» Task description
Using the passage on African Americans in Kansas, answer these:
1. In what year was Brown v. Board of Education of Topeka decided?
2. In which two counties are African Americans in the state concentrated?
3. In what year was Kansas admitted to the United States as a free state?

» Supplied passage
* * *

There is an African-American community in Kansas, including in Kansas City, Kansas. Nicodemus, Kansas is the oldest surviving town west of the Mississippi River settled solely by African Americans.

Brown v. Board of Education of Topeka was decided in 1954.

As of the 2020 U.S. Census, African Americans were 5.7% of the state's population. They are concentrated in Wyandotte County and Geary County.

History

Kansas was admitted to the United States as a free state in 1861. Some Black slaves were imported to Kansas. Many Black migrants came from the Southern United States as hired laborers while others traveled to Kansas as escaped slaves via the Underground Railroad. Some moved from the South during the Kansas Exodus in the 1860s. Kansas was not immune from Jim Crow segregation, race riots, white supremacy and violence from racist white people. Newspapers have documented incidents of white people lynching a black man in Fort Scott and white mobs attacking black Americans held in jails in Leavenworth, Topeka, and Kansas City.

* * *

» Given information
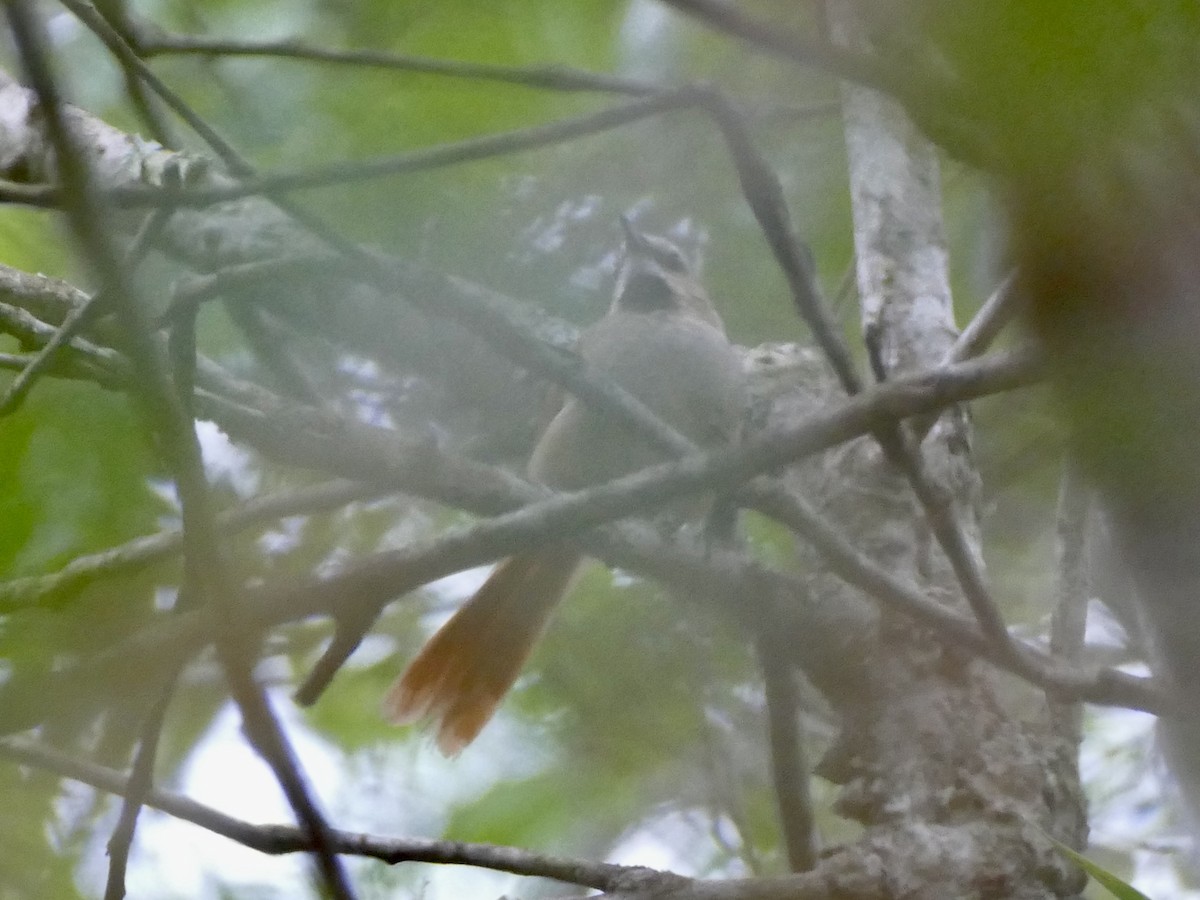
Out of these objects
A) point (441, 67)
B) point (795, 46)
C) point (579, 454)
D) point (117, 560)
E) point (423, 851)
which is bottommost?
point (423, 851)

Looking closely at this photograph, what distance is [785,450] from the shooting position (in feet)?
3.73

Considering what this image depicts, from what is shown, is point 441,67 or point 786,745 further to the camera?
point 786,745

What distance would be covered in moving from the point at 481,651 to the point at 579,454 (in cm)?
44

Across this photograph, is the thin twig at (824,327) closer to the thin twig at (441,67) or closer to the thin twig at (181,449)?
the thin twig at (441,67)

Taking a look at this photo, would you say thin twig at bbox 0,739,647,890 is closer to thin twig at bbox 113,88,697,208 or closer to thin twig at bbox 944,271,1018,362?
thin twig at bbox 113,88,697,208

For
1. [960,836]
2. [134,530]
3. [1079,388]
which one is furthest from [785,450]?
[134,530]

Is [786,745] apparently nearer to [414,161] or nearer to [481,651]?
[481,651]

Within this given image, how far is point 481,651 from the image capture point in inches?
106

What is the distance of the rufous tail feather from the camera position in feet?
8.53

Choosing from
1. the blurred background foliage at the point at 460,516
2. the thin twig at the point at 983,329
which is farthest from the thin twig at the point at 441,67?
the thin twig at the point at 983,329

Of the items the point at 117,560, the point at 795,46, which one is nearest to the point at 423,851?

* * *

» Task response
1. 1954
2. Wyandotte County and Geary County
3. 1861